[Records to use]

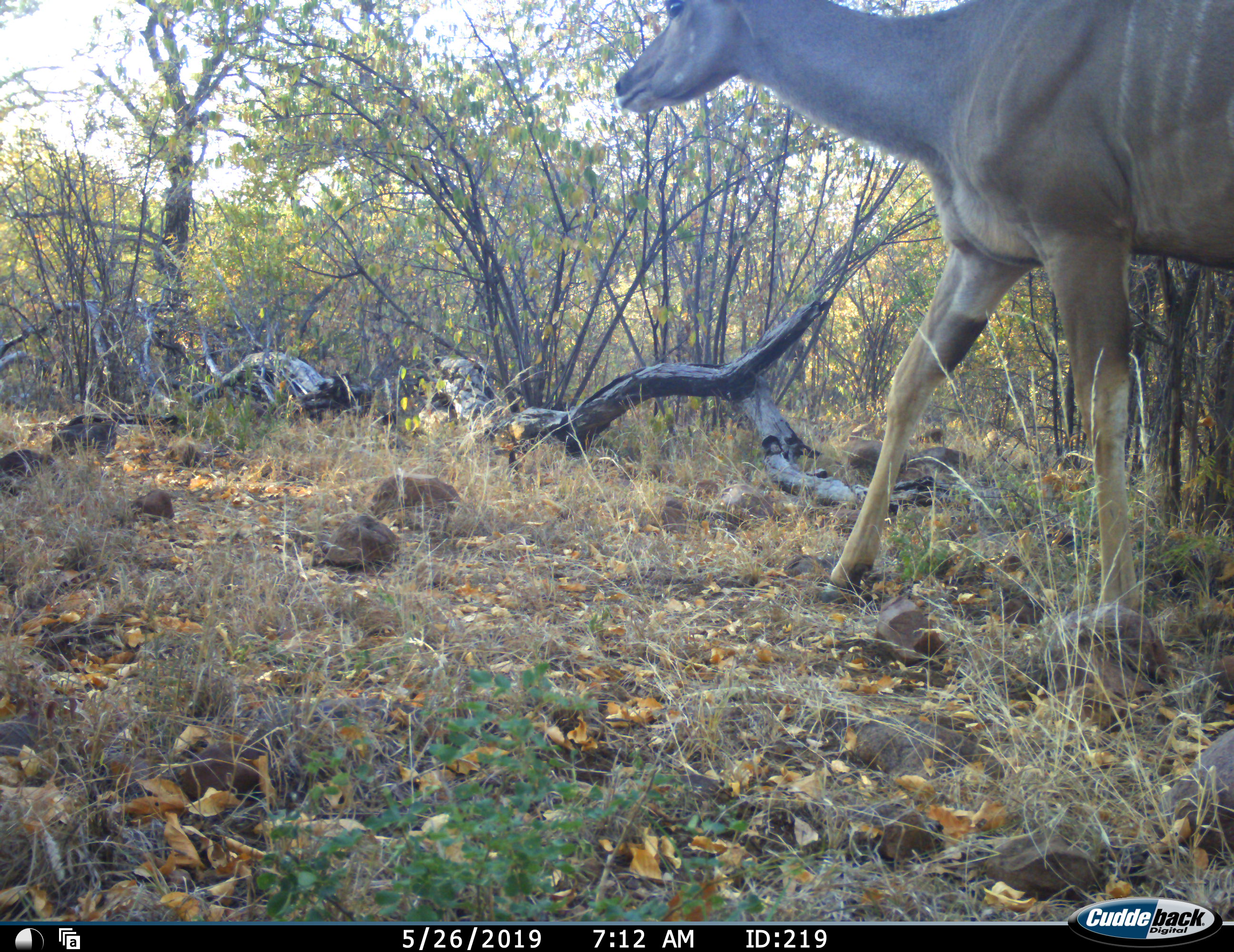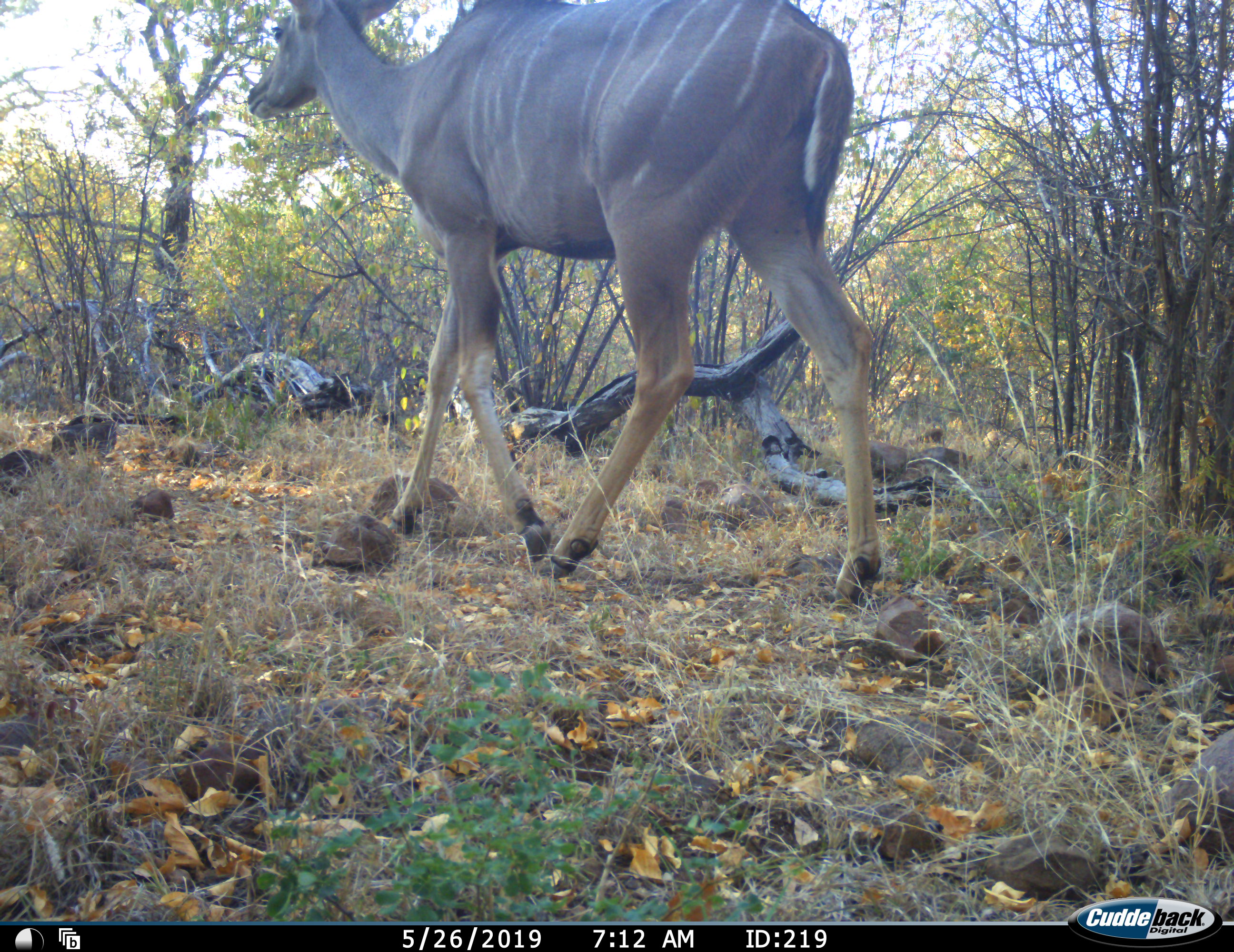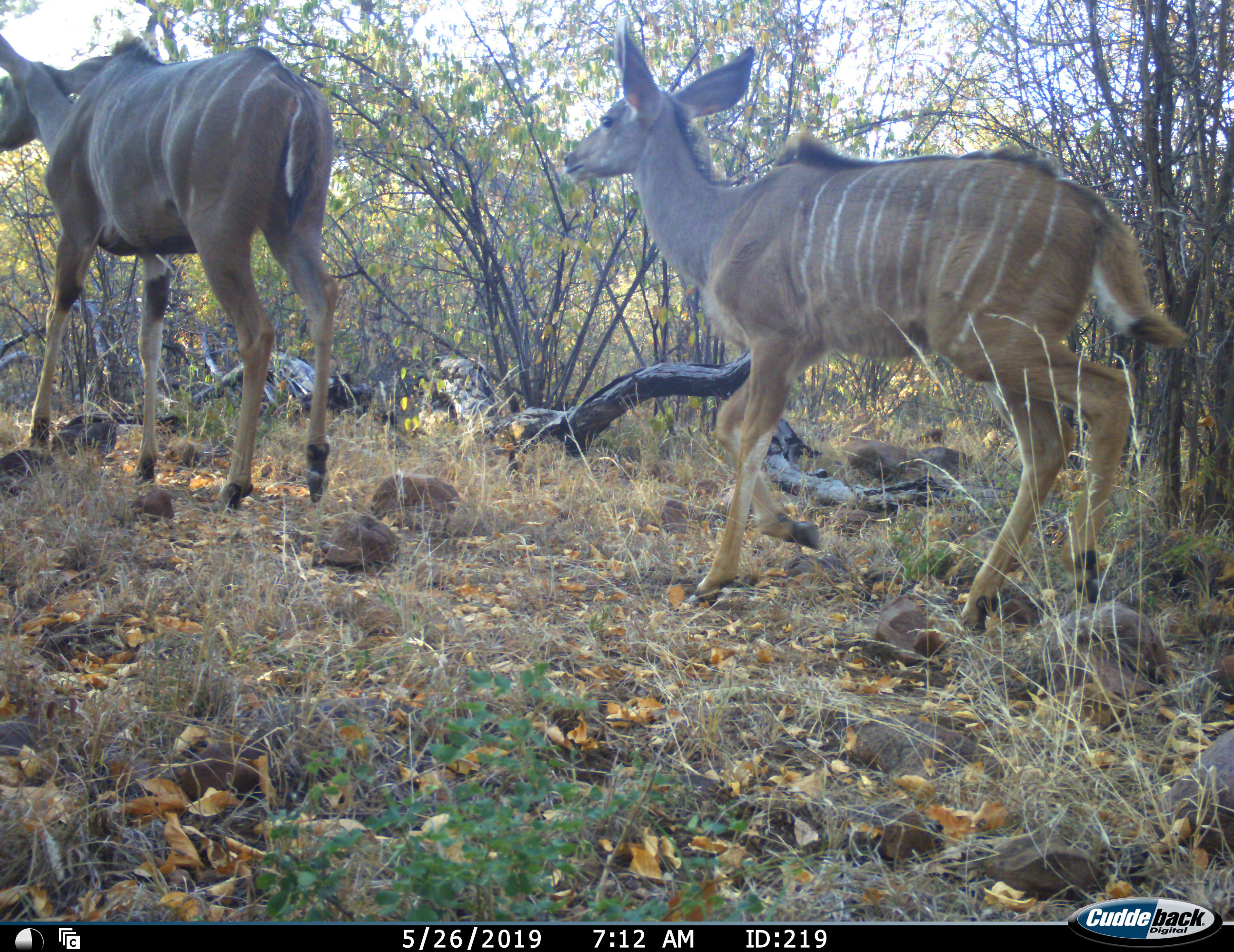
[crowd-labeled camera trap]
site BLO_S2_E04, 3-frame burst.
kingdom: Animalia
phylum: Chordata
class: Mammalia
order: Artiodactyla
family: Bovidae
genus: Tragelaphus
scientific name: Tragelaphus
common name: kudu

[/Records to use]
[Records to use]

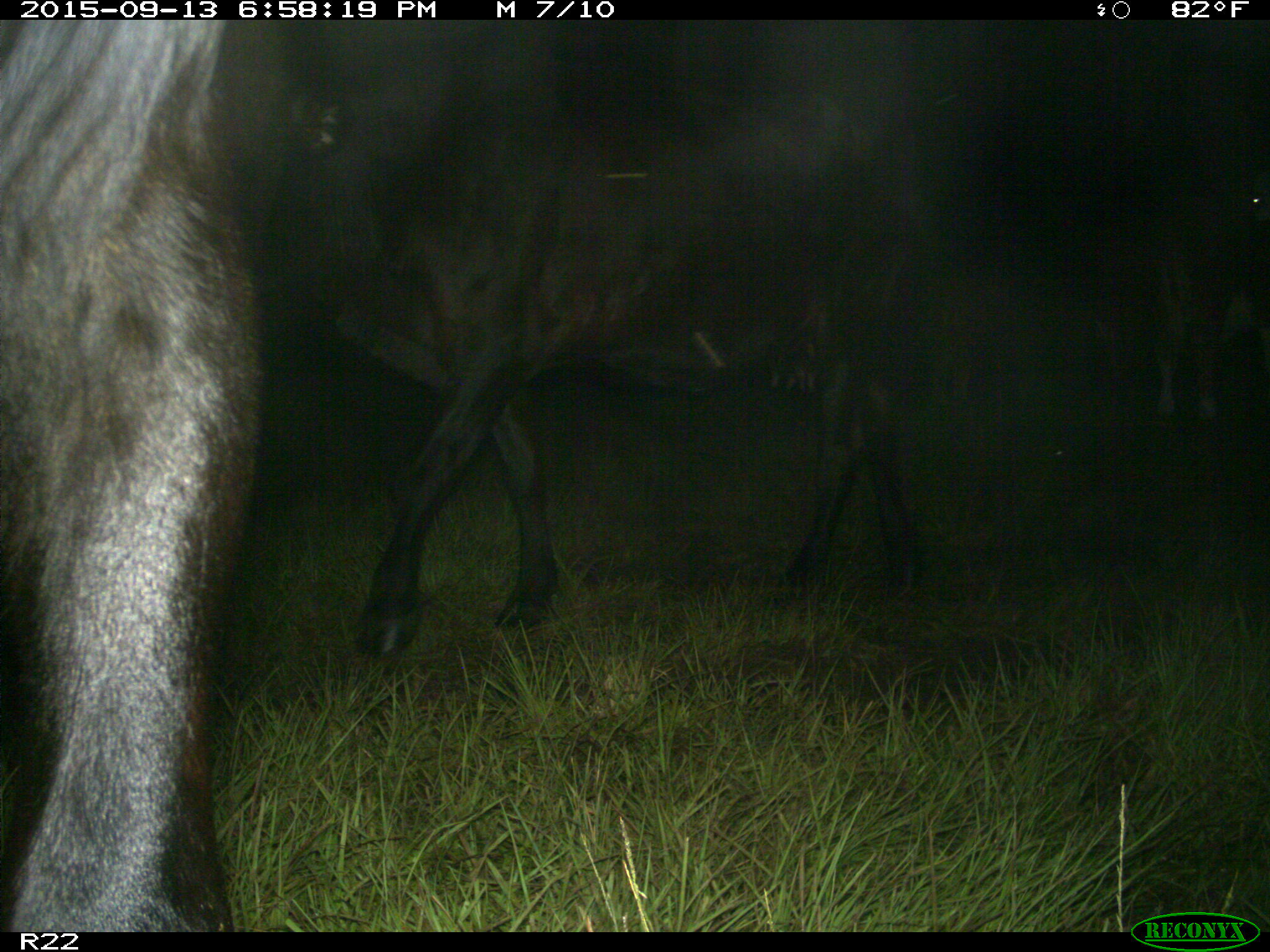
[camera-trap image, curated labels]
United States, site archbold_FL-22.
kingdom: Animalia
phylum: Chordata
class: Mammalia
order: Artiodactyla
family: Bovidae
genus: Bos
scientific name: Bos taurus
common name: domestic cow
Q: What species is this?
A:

[/Records to use]

# Goal of the exercise
With the line holding "[crowd-labeled camera trap]" as the first and the line holding "common name: kudu" as the last, please transcribe exactly the lines of the material above in that range and nothing else.

# Task result
[crowd-labeled camera trap]
site BLO_S2_E04, 3-frame burst.
kingdom: Animalia
phylum: Chordata
class: Mammalia
order: Artiodactyla
family: Bovidae
genus: Tragelaphus
scientific name: Tragelaphus
common name: kudu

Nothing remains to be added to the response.